Canada’s cancelled PrescribeIT digital prescription program cost $298-million in federal spending, well above the original $250-million estimate, with less than 5% of prescriptions using the service. Roughly $98-million went to Telus Health as the main technology vendor. Conservative MPs are pushing the Auditor-General and health committee to investigate how the program was managed and funded.

Analysis

This is less a healthcare spending story than a procurement/governance signal: when a public digital platform with weak adoption gets shut down after a large sunk cost, the market usually overreacts to the headline but underreacts to the downstream tightening in vendor scrutiny.
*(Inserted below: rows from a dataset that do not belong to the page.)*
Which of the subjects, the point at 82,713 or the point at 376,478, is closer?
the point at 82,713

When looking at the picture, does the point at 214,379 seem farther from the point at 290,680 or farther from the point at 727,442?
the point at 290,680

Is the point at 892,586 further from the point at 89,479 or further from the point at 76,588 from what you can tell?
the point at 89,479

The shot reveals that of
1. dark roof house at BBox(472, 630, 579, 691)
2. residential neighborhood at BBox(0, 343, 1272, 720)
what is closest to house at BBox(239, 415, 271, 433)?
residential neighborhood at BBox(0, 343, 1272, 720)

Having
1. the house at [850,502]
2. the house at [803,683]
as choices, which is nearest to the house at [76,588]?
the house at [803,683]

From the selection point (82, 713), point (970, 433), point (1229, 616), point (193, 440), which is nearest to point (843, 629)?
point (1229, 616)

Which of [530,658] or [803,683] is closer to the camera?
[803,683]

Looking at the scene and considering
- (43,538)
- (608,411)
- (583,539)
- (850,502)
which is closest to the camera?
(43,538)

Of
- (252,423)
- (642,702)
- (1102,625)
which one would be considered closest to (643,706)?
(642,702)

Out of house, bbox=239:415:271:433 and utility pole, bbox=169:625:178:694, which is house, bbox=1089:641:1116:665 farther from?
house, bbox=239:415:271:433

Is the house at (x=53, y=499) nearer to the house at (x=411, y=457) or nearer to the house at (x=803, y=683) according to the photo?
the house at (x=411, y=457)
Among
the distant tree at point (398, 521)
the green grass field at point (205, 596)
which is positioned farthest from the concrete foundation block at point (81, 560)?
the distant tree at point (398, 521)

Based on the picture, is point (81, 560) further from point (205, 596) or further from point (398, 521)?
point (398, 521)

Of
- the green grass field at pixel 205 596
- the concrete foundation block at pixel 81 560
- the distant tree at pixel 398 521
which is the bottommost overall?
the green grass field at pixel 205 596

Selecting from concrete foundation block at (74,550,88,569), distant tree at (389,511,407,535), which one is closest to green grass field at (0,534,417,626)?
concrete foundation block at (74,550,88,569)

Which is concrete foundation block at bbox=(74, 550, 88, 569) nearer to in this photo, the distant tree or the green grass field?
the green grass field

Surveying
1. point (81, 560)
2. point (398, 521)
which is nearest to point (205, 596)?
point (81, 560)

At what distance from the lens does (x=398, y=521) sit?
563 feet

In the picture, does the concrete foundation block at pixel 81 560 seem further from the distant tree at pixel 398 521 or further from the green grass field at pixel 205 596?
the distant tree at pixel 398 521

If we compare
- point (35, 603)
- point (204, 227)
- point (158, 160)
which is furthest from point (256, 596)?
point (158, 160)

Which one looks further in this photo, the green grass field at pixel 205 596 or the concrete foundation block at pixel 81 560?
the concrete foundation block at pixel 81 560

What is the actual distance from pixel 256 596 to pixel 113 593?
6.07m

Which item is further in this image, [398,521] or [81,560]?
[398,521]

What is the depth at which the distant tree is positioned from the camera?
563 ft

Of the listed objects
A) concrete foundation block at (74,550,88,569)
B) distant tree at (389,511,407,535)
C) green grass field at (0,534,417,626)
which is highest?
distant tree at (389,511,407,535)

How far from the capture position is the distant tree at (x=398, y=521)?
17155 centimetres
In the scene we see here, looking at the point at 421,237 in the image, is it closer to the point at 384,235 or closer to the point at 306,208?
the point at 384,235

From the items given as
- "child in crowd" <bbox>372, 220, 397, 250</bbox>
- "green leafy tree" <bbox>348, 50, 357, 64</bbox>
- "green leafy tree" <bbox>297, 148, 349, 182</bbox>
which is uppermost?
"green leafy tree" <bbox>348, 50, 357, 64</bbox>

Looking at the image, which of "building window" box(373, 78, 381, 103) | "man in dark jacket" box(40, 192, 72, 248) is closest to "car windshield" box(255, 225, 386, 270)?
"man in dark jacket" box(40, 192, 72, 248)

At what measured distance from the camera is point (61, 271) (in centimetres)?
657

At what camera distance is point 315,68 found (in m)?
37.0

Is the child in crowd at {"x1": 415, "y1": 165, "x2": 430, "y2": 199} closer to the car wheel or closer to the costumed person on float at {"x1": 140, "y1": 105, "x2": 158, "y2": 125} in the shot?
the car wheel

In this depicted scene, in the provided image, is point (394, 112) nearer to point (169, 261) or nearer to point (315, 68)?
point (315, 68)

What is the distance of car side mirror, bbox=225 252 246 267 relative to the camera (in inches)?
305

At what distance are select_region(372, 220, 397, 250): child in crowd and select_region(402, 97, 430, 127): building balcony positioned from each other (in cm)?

The near-term loser set is not just the named contractor ecosystem; it is any software/services supplier that relies on federal health modernization budgets, because the political response tends to shift from “digitize faster” to “prove ROI first,” which elongates sales cycles and raises compliance costs for months, not days. Second-order, this increases the probability of a broader audit wave across IT modernization, especially in provinces and agencies where similar programs exist but adoption is mediocre. That creates a cold-backlog effect: projects may not be canceled, but they are more likely to be re-scoped, re-tendered, or paused, which compresses near-term bookings for government-facing healthcare IT and systems integrators. If the committee keeps the story alive, the next catalyst is reputational rather than financial—vendor disclosure, contract amendments, and calls for clawbacks—which can meaningfully pressure sentiment in names with material public-sector exposure. The contrarian view is that this may ultimately be less a “tech failure” than an adoption failure, which means the market should not extrapolate to the value of digital prescribing broadly. In other words, the lesson may be about implementation and physician workflow integration, not about the long-term inevitability of e-prescribing; that limits the downside for firms selling adjacent interoperability, eRx, and claims-routing software. The bigger tradeable implication is political: this reinforces a broader fiscal discipline narrative into a budget cycle, making discretionary digital spend more vulnerable than core health spending, which is a subtle negative for domestic IT spend expectations over the next 1-2 quarters.